MIAMI-To battle the long arm of dealer financing, at least one CU is meeting members at the dealership to make sure the F&I team doesn't steal the loan.

It's not often it has to do so, but Smart Financial CU will do just that, stressing that it takes a great deal of hand-holding and member education to go up against manufacturer incentives and dealer tactics.

Meanwhile, in addition to SFCU, several other credit unions at the CUNA Lending Council Conference shared with Credit Union Journal auto lending strategies that are working for them.

Smart Financial's Chief Lending Officer, Larry Seidl, explained during the 2012 CUNA Lending Council Conference that if it takes showing up at the dealership, the credit union is glad to do it to make sure the preapproved member actually closes with the credit union. It's part of SFCU's website strategy that Seidl says differs from most other credit union auto-buying services.

"Many of the car-buying services send the member to the dealer without knowing exactly what is happening," explained Seidl. "A while ago I did a review of our preapproved deals, and 85% of those loans were being stolen by the dealer."

Smart Financial's car-buying program finds the car the member is looking for, gets dealer bids for the member, and then arranges the purchase and sends the member on with check in hand made out to the dealership. The credit union also works with the dealer to streamline the closing of the loan with the credit union, and will even send a representative along if necessary.

"When the member gets to the dealership they are generally driving off the lot with their new car in 15 to 30 minutes," said Seidl.

Seidl contends that focusing more attention on the member throughout the car shopping and purchasing process, making it faster and easier, often is more appealing than a lowball rate. "We think what we are doing is a step above other lenders and has really differentiated the credit union.
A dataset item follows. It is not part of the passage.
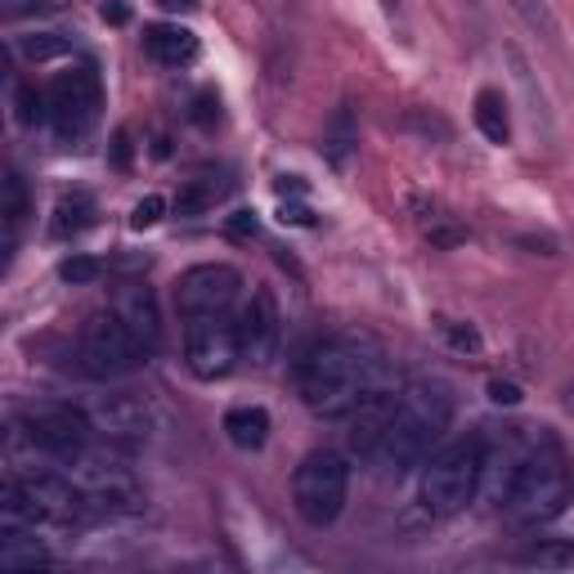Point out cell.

This year we've seen $12 to $15 million in auto loan growth that is not indirect."


Loans Up 40%

UW Credit Union, Madison, Wis., has increased auto lending by 40% year over year, coming off a 2011 when auto loans grew by 30% annually. Chief Credit Officer Mike Long attributes the results to an auto loan recapture program that relies on his team being able to quickly pinpoint members who have taken a car loan elsewhere and then talk succinctly about the real dollar benefits of bringing the loan over to UW.

"Every two to three months we get a list from Transunion of members who took a car loan outside the credit union," explained Long, a member of the CUNA Lending Council. Thanks to a software program UW has provided its outbound sales team, the group quickly dissects the competitive loan and comes up with payment comparisons and overall cost savings by switching to the credit union.

"When our team contacts the member they immediately discuss how much the member can save. Essentially, they say, 'We know you just got a new car loan, we can save you X amount of money.' Who wouldn't listen to that?"


Number One Lender In Market

The $2.3-billion Members 1st FCU, Mechanicsburg, Penn., is the No. 1 auto lender in central Pennsylvania, mainly because it has a great relationship with dealers, according to Fred Ryerse, SVP of lending.

"We are competitive on price, but it's really more than that. It's speed in approval-answers in 15 minutes or less-and closing, as well as being consistent in lending standards. Dealers know what I will approve and what I will not, and it does not change. They prefer consistency."


Reduced Rates Pay Off

Dropping auto rates to 1.99% has meant big business for the $1.25-billion Local Government FCU, Raleigh, N.C. Bentley Hatcher, SVP of lending, said the move-good through the end of the year-has driven tremendous auto loan volume.

"We have more than doubled our auto loan portfolio size since cutting our rates earlier this year," Hatcher said. "Credit quality has remained strong. A lot of our members were getting preapproved, going to the dealers and then taking their financing. We were losing a lot of our high-quality borrowers, so we decided to do something about it."

The growth even surprised the credit union, especially the new activity. "The monthly volume has been consistent-$1.5 to $2 million," said Hatcher.


Pricing Matrix Pays Off

In Colorado Springs, Colo., the $3.7-billion Ent FCU relies on a pricing matrix to keep the CU competitive in auto lending, and also margins where they need to be.

"I am not getting involved in the race to zero," said SVP Bill Vogeney, who shared that auto loan growth is strong at Ent, including a 70%-30% mix of new-over-used activity this year. "When I see a credit union doing auto loans for 36 months for .99%, and 60 months at 1.25% to 1.50%, I crunch the numbers and say there is no way to make enough through more volume."

Vogeney, also CUNA Lending Council vice chair, contends that credit unions have to always crunch the data before reacting to market pressure to drop rates. Vogeney's pricing model inputs the rate, market assumptions and market share, projected volume, and loan costs, including paying dealer incentives. Among many things, the model tells Vogeney how much volume Ent will need to make up for a certain drop in rate on a particular book of auto loan business.

It also tells him when it may be time to cut rates. "Right now margins are so thin. My margin pricing model tells me, for example, my market share has to drop maybe four to five percentage points before I lower my rates by 25 basis points. You don't just react to market pressure, you have to run the numbers."